Molto meglio del soporifero discorso sociologico attualmente imperante le testimonianze di Fuori margine ci restituiscono la realtà materiale della vita sociale. L’inchiesta di Salierno ha il merito di rompere con i linguaggi pseudoscientifici oggi dominanti, si pensi solo alla “incomprensibilità” di Luhmann e dei sui scimmiottatori nostrani. Fuori margine dà la parola a chi non ha quasi mai voce nei media. E a leggere i ragionamenti di killer, spacciatori, travestiti nessuno cerca giustificazioni. Tutti sono consapevoli della propria condizione e di quello che stanno facendo. Ma non hanno altra strada. La nostra organizzazione sociale non lascia loro altra opportunità. Perché la delinquenza conviene a molti onesti cittadini: alle banche innanzitutto come afferma uno spacciatore intervistato riflettendo sul fiume di denaro che fa circolare la droga. Ma a differenza di quella in doppiopetto, la microcriminalità è visibile, avviene alla luce del sole. E’ facile condannarla. Molto facile. Un falso in bilancio non è così chiaro come uno scippo. Ed ecco l’accanimento dei media, ecco l’accanimento repressivo, ecco le paure costruite ad arte dai mass-media, ecco il partito della sicurezza. Ma nella rete ci finiscono solo i pesci piccoli. E peggio ancora: ci finiscono per ritornarci. Il carcere era ed è ancora la migliore scuola criminale che ci sia. E’ un’istituzione prodotta dalla modernità e completamente fallita. Una fabbrica di mostri. Come lo sono le carceri speciali definite da un camorrista sostitutive della pena di morte: <Le carceri speciali! Come vorrei che ci passassero dentro almeno un mese i politici che le hanno volute! Infatti prova a passare anni, dico anni e non giorni, come è capitato a me, in isolamento, in un silenzio spettrale, tra violenze selvagge, pestaggi, stupri, omicidi e dopo, solo dopo, potremmo parlare, con cognizione di causa, di cosa sono e a cosa servono le carceri speciali>.

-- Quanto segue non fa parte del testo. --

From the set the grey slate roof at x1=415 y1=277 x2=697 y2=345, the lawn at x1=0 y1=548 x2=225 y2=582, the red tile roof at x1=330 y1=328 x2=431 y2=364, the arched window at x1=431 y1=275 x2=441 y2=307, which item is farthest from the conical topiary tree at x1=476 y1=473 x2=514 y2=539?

Per chiudere: tra i tanti, Fuori margine solleva con forza altri tre temi: la latitanza della sinistra storica dinanzi al dolore socialmente prodotto dall’esclusione e dall’emarginazione, l’abbandono da parte dello stato delle politiche di emancipazione dalla povertà, la prevalente volontà della società borghese di non recuperare chi delinque ma di utilizzare soprattutto la scorciatoia della repressione.

Patrizio Paolinelli, Recensione a: Fuori margine. Testimonianze di ladri, prostitute, rapinatori, camorristi
di G. Salierno, Einaudi, Torino, 2001, £ 26.000.